JapanHorseRaceAnalytics

Setting up hive metastore

Install hadoop

brew install hadoop

Download newest postgresql jdbc driver.

Download hive.

Replace (hive-folder)/lib/postgresql-9.4.1208.jre7 with the newest postgresql jdbc driver.

Start postgres (init script will create metastore database)

docker compose up

Run schematool on metastore_db in postgres.

./apache-hive-3.1.3-bin/bin/schematool -dbType postgres -initSchema -url 'jdbc:postgresql://127.0.0.1:5432/metastore_db' -passWord admin -userName admin -driver org.postgresql.Driver -verbose

Start hive

make start_hive_server

Data sources

JRDB

翻訳方針

時間がかかり、ドキュメントと一致しなくなるため、原則カラム名などは日本語のままにする。ただし、技術的な制約により、カラム名などを英語に変更することがある。最終的なデータセットのカラム名は、日本語のみになる。

Data update schedule

Table grain

file		grain	ユニークキー	更新時間	実績/予測
SED	成績分析用	1 race + horse	レースキー・馬番・競走成績キー	木 17:00	成績情報
SKB	成績分析用・拡張データ	1 race + horse	レースキー・馬番・競走成績キー	木 17:00	成績情報
BAC	レース番組情報	1 race	レースキー	金土 19:00	前日情報
CYB	調教分析データ	1 race + horse	レースキー・馬番	金土 19:00	前日情報
CHA	調教本追切データ	1 race + horse	レースキー・馬番	金土 19:00	前日情報
KAB	馬場・天候予想等の開催に対するデータ	1 place/day	開催キー + 年月日 (*1)	金土 19:00	前日情報
KYI	競走馬ごとのデータ。IDM、各指数を格納、放牧先を追加	1 race + horse	レースキー・馬番・血統登録番号	金土 19:00	前日情報
OZ	単複・馬連の基準オッズデータ	1 race	レースキー	金土 19:00	前日情報
OW	ワイドの基準オッズデータ	1 race	レースキー	金土 19:00	前日情報
OU	馬単の基準オッズデータ	1 race	レースキー	金土 19:00	前日情報
OT	３連複の基準オッズデータ	1 race	レースキー	金土 19:00	前日情報
OV	３連単の基準オッズデータ	1 race	レースキー	金土 19:00	前日情報
UKC	馬に関するデータを格納	1 horse	血統登録番号 + データ年月日 (SCD Type 2)	金土 19:00	前日情報
TYB	直前情報データ	1 race + horse	レースキー・馬番	(*2)	当日情報
HJC	払戻(実績)情報に関するデータを格納 (payout information, i.e. which horse won how much for what 馬券 type)	1 race	レースキー	土日 17:00	当日情報

Notes:

同じ開催キーのレースは基本的に同じ日に行われるが、天気によって二日後など延期されることが稀にある（例: 2011年1小倉7）。そのため、開催キー＋年月日が本当のキーとなる。例:

開催キー	場コード	年	回	日	年月日
101117	10	11	1	7	2011-02-12
101117	10	11	1	7	2011-02-14

直前データ／直前累積データの場合競馬開催日各レース出走１５分前頃。仕様書では、15分前となっていますが、10分前になってしまうこともあります。（コロナ渦以降の運用体制のため）(verified, sometimes it just comes in late, but its there beforehand. Must download from bottom of race day tab in http://www.jrdb.com/member/n_index.html). 直前累積データ最終版の場合競馬開催日全レース終了後、午後5:00頃.

Key descriptions

キー	構成
レースキー	「場コード・年・回・日・Ｒ」の組み合わせ
馬番	1-16など
血統登録番号	99101712 など
開催キー	「場コード・年・回・日」の組み合わせ。レースキーの一部とリンク可能。

Duplicates

Some datasets have identitical rows. Others have rows that are identical except for specific columns. The following table shows which datasets have duplicates and which columns are different.

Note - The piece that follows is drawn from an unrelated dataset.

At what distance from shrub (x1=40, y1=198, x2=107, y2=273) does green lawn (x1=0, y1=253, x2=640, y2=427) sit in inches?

dataset	duplicates	different columns	notes
BAC	yes	年月日	E.g., see 開催キー in '061345', '091115', '101125'. Keep rows with the latest date (verified in netkeiba).
CHA			todo
CYB			todo
HJC			todo
KAB			todo
KYI			todo
OZ			todo
OT			todo
OU			todo
OV			todo
OW			todo
SED			todo
SKB			todo
TYB			todo
UKC	yes		Identical rows, take whichever you please

Other data notes

bacとkyi/sedの頭数が1頭で異なる場合があるけど、あまりにも少ないので無視することにする。runner_count_differenceに特定するためのクエリを書いておく。

レースキー	頭数_kyi	頭数_bac
05041405	13	14
08004402	13	14
08004409	8	9
08085302	15	14

騎手の乗り替わり

SED、TYB、KYIに騎手コードが入っていますが、乗り替わりがある場合、一致しないことがある。SEDとTYBの差は66件、KYIとは4887件。乗り替わりの影響を最小限にするために、予測時にTYBの騎手コードを使うと良さそう。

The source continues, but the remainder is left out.